The Fox segment Trump tweeted about hammered home that very message Goldenberg warned Trump might be influenced by, encouraging U.S. military action against Iran while arguing that such action would not lead to a broader war.
“History will tell you Iran only responds to strength,” anchor Julie Banderas said during the segment, which Trump apparently watched. “Strength in numbers, strength in military action, is needed, according to Mike Pompeo, who says that the president would back that.”
“Do you believe that military action is needed?” Banderas asked former CIA officer and Fox contributor Daniel Hoffman. “I agree with the secretary,” Hoffman replied.
Banderas went on to air a clip of Jack Keane, a retired general and Fox senior strategic analyst, pushing back against claims from critics by arguing that military action would not result in a war and that the U.S. has “got to have enough resolve to stand up to” Iran “much as Ronald Reagan did in the late 1980s” when the U.S. attacked Iranian navy ships and oil platforms.
Keane regularly advises Trump and has twice turned him down when asked to serve as secretary of defense, making his voice particularly important.
Fox pushed the same message over the weekend, repeatedly informing the president that a military strike is necessary and will come without costs.
In between those segments, Fox hosted notorious anti-Muslim hawk Jim Hanson to respond to statements from the U.S. that Iran was responsible for attacks on two Japanese oil tankers in the Gulf of Oman last week. Hanson argued that the U.S. should retaliate against Iran, saying, “It's time to go ahead and turn some of the fast boats they are using to do this into oil slicks in the Gulf.”
Hanson was also quick to push back against critics who argue that such a response could have dire repercussions, saying, “No serious person is calling for war with Iran, which is what the Iran apologists are [saying].”

Problem statement: Please name the retired general whose clip Julie Banderas aired, according to the excerpt on Fox's Iran coverage.

Available data:

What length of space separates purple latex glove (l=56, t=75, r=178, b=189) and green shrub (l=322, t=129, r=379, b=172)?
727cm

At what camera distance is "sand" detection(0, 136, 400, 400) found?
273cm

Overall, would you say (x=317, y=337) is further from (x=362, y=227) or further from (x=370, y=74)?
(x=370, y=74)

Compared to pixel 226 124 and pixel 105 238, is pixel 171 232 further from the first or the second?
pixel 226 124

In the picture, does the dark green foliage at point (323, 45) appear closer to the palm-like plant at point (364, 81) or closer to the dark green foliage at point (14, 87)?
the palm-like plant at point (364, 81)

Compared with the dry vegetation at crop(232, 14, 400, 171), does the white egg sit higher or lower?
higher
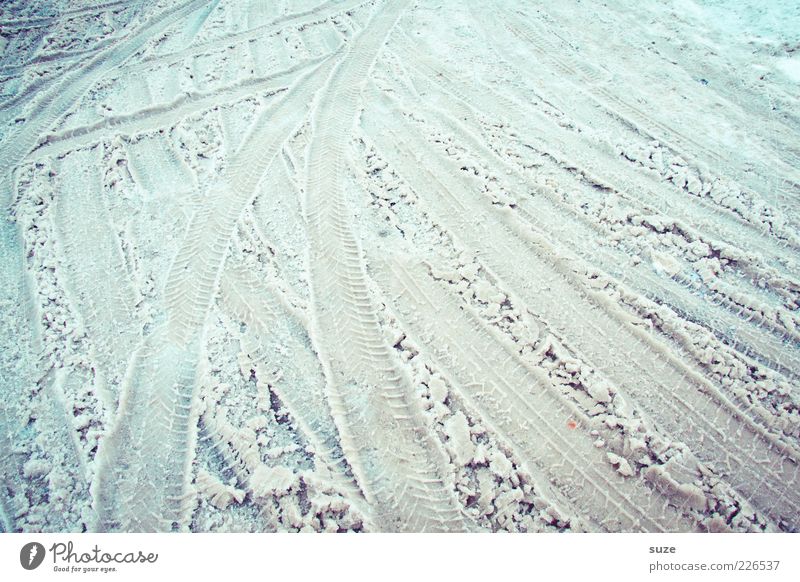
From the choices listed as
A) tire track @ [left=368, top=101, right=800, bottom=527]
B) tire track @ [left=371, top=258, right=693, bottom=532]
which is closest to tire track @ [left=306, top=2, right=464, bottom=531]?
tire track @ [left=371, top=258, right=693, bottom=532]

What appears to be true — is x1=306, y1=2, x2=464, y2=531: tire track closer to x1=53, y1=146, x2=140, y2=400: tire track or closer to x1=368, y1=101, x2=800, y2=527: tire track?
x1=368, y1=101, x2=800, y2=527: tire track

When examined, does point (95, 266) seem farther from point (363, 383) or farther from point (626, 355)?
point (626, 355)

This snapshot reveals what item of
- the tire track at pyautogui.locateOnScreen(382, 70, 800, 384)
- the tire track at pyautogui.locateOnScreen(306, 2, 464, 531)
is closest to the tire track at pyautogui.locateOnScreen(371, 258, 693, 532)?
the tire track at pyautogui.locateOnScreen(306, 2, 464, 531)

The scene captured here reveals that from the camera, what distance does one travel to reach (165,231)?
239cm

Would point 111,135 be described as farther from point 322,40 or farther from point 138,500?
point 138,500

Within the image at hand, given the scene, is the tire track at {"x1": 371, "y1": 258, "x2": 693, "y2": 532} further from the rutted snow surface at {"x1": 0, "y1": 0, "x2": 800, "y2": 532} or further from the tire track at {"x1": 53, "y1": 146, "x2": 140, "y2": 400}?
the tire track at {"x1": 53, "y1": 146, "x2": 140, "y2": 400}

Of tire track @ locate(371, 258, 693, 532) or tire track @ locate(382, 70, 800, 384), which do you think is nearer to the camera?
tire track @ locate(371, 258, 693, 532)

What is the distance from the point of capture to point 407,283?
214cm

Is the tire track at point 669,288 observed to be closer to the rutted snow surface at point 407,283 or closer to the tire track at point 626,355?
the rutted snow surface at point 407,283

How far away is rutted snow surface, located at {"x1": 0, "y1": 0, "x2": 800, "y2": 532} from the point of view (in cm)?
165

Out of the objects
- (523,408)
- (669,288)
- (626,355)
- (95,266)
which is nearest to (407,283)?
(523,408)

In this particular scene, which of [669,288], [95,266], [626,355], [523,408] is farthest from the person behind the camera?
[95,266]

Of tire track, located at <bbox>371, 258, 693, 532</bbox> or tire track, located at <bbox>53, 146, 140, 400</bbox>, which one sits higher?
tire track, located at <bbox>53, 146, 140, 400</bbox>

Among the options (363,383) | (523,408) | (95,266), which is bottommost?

Expected answer: Jack Keane